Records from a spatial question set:

--- --- ---

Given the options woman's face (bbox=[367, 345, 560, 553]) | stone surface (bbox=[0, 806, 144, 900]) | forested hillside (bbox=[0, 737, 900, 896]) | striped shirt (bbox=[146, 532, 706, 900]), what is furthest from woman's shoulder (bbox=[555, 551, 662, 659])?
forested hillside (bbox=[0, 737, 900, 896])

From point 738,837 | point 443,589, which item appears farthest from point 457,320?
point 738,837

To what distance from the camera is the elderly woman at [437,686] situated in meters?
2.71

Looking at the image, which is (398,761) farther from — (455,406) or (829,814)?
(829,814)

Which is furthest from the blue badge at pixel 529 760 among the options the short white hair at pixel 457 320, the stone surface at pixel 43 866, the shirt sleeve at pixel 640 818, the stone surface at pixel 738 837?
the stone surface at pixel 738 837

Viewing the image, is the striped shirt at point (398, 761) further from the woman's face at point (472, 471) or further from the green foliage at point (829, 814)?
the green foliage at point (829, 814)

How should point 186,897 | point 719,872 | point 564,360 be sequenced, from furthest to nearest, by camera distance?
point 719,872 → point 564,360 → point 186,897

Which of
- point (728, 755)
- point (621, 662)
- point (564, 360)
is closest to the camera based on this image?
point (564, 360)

--- --- ---

◆ **Aim**
Copy out all of the entries above, reproducing each line word for word.

◆ **Task response**
Given the options woman's face (bbox=[367, 345, 560, 553]) | stone surface (bbox=[0, 806, 144, 900]) | forested hillside (bbox=[0, 737, 900, 896]) | striped shirt (bbox=[146, 532, 706, 900]), what is furthest from woman's shoulder (bbox=[555, 551, 662, 659])?
forested hillside (bbox=[0, 737, 900, 896])

From point 738,837 | point 443,589, which item appears farthest from point 457,320?
point 738,837

To what distance from the camera is the elderly woman at [437,686] situated in meters?
2.71

Looking at the image, which is (398,761) farther from — (455,406) or (829,814)?
(829,814)

Which is furthest from the blue badge at pixel 529 760 among the options the short white hair at pixel 457 320, the stone surface at pixel 43 866, the shirt sleeve at pixel 640 818, the stone surface at pixel 738 837?
the stone surface at pixel 738 837

Viewing the image, is the striped shirt at point (398, 761) further from the woman's face at point (472, 471) or further from the green foliage at point (829, 814)?
the green foliage at point (829, 814)

How should point 186,897 | point 719,872 | point 564,360 be sequenced, from furthest to nearest, by camera distance?
point 719,872 → point 564,360 → point 186,897

Which of
- point (728, 755)
- point (621, 662)
- point (564, 360)
is closest to the camera based on this image?
point (564, 360)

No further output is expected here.